# Vape shop needed desperately!!!



## Slick (12/9/16)

To all the vendors out there,please consider opening a branch in the east,east rand mall has a small kiosk and lakeside mall has nothing,vaping is booming in this area so we desperately need a vape store here,especially one of the more bigger vendors...please surprise us soon!


----------



## Clouds4Days (12/9/16)

Slick said:


> To all the vendors out there,please consider opening a branch in the east,east rand mall has a small kiosk and lakeside mall has nothing,vaping is booming in this area so we desperately need a vape store here,especially one of the more bigger vendors...please surprise us soon!



Vape Club is out that way bud. Next to the bunny park basically.
VapeoWave is also just accross the east rand mall.
And i know there are a few others that are out that side but dont know where they are.

Reactions: Like 1


----------



## Slick (13/9/16)

Clouds4Days said:


> Vape Club is out that way bud. Next to the bunny park basically.
> VapeoWave is also just accross the east rand mall.
> And i know there are a few others that are out that side but dont know where they are.


We need like a vape king, vape cartel,sir vape etc along those lines


----------



## Cruzz_33 (13/9/16)

@Slick I've heard there is something special opening up in the East rand area,not sure when but sure we will hear about it soon

Reactions: Optimistic 1


----------



## Slick (13/9/16)

Cruzz_33 said:


> @Slick I've heard there is something special opening up in the East rand area,not sure when but sure we will hear about it soon


I really hope so,i love the vibe in the malls where our big vendors are,walking around shopping and then suddenly you just see clouds coming out of a certain shop,it just attracts you in it and people are so amused by it,forcing you to go have a look inside,like an adults 'toys r us'.I truly feel if a big vendor opens up here they will do very well


----------



## Cruzz_33 (13/9/16)

@Slick not sure if it will be in the mall but where ever it is it will be great


----------



## Soutie (13/9/16)

I am really loving seeing the increased retail presence we are getting from our vendors. It felt like a year ago there was pretty much nothing but Twisp out there, but this year all over the place we see more and more retail stores springing up. 

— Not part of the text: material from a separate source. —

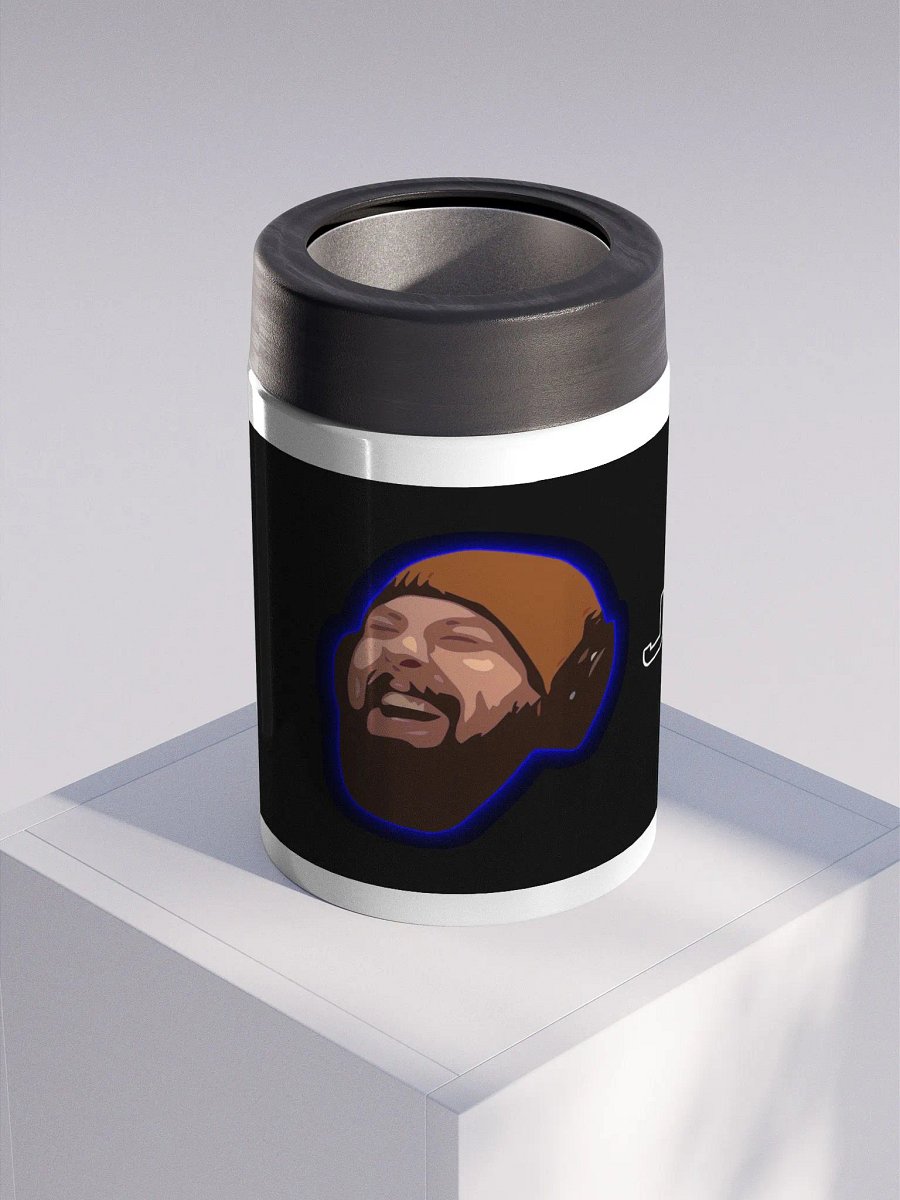 JoeMadBro Steel Koozie product image (3)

It really says alot about the health and future of vaping in this country.


----------



## shaunnadan (13/9/16)

there are a few vendors from the east rand
off the top of my head

Vape Club - Benoni

H2Vape - Boksburg

House of Vape - Edenvale

Vaperite - Bedfordview / East Rand Mall

Atomix - Kempton Park

Vape King - Stoneridge Greenstone


----------



## brotiform (13/9/16)

shaunnadan said:


> there are a few vendors from the east rand
> off the top of my head
> 
> Vape Club - Benoni
> ...



FTFY

Don't forget Vape King has just opened up at Stoneridge in Greenstone.

More than enough shops in the East Rand


----------



## Soutie (13/9/16)

brotiform said:


> More than enough shops in the East Rand



Agreed, Time for us to get some love in the west here


----------